If you’re a Don Cherry fan, you’ve heard him talk about the importance of having the team stay together in the hotel, eat meals together and spend time together. He claims that these things build unity and solidify the team. Ken Hitchcock, the coach of the Philadelphia Flyers, made the news this week for doing that with his team despite the fact that they were playing at home in Philly. Instead of letting the players stay in their own homes, he booked rooms in a hotel and required the players to stay there. And it worked… they won the next game.

Romans 12:14-15 (NLT)

When others are happy, be happy with them. If they are sad, share their sorrow. Live in harmony with each other. Don’t try to act important, but enjoy the company of ordinary people. And don’t think you know it all!

Acts 2:44 (NLT)

And all the believers met together constantly and shared everything they had.

They shared their lives together.

- Win-Win Mindset

In a strong alliance, you’re not just looking for what’s in it for you; you’re looking to see what you can contribute, too. The Musketeers had a slogan which sums this up:

“All for one and one for all.”

~ Musketeer Slogan

“There are plenty of teams in every sport that have great players and never win titles. Most of the time, those players aren’t willing to sacrifice for the greater good of the team. The funny thing is, in the end, their unwillingness to sacrifice only makes individual goals more difficult to achieve. One thing I believe to the fullest is that if you think and achieve as a team, the individual accolades will take care of themselves.”

~ Michael Jordan

Romans 12:10 (NLT)

Love each other with genuine affection, and take delight in honoring each other.
************
| Work item |
Pick up the passage on team unity after its final line and continue it.

| Records |
************
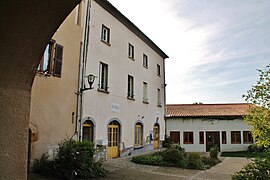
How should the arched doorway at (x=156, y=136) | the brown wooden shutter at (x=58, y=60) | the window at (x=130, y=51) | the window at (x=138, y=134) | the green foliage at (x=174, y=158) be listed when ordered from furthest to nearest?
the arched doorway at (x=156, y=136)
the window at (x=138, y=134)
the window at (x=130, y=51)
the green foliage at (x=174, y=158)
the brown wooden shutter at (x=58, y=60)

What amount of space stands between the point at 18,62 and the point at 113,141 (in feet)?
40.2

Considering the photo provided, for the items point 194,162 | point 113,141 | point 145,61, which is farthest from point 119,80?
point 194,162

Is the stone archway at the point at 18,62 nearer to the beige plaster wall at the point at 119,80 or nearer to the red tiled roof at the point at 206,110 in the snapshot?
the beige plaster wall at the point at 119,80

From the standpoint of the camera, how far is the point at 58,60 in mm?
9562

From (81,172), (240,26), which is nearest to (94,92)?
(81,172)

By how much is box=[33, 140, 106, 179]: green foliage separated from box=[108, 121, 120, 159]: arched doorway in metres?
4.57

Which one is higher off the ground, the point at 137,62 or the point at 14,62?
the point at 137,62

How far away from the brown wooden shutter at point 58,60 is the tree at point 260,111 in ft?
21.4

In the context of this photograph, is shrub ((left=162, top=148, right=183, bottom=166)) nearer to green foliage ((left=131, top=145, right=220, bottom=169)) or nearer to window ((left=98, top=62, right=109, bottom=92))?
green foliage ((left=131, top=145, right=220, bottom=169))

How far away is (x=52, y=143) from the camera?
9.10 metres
************
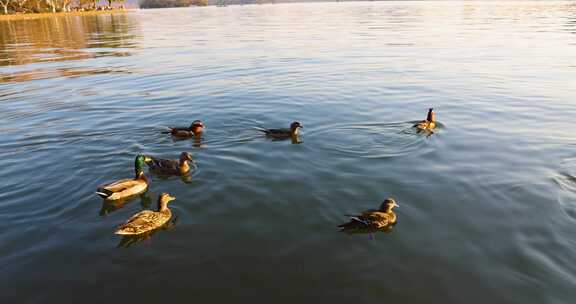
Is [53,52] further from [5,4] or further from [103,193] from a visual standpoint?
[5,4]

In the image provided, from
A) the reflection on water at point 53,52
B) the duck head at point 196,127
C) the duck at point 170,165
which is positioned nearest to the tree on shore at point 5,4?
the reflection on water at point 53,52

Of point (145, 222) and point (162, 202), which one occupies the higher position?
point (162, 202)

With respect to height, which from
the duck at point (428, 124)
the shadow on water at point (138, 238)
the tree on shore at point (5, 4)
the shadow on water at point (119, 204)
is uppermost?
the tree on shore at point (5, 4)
************
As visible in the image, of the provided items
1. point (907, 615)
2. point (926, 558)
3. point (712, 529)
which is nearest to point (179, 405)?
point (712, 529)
************
| Output of the exercise |
4. Believe the Best in Each Other

In a strong, healthy alliance, I put a “10” on your forehead and you put a “10” on mine. We believe and expect the best in each other. We encourage each other to reach for our potential and to go to the next level.

Philippians 2:1-4 (NLT)

Is there any encouragement from belonging to Christ? Any comfort from his love? Any fellowship together in the Spirit? Are your hearts tender and sympathetic? Then make me truly happy by agreeing wholeheartedly with each other, loving one another, and working together with one heart and purpose.

Don’t be selfish; don’t live to make a good impression on others. Be humble, thinking of others as better than yourself. Don’t think only about your own affairs, but be interested in others, too, and what they are doing.

5. 1 + 1 = 3

In the business community this is called synergy. It’s when the whole is greater than the sum of the parts.

Ecclesiastes 4:9 (NLT)

Two people can accomplish more than twice as much as one; they get a better return for their labour.

The point is that our alliances – our friendships – are important. We need them. We were created for them.

We spur our friends on when they feel like quitting.

We encourage them when all seems hopeless.

We celebrate with then over their victories and weep with them over their losses.

When our friends do something noble, we praise them in public.

When they do something awful, we correct them in private.

When others attack them, we defend them.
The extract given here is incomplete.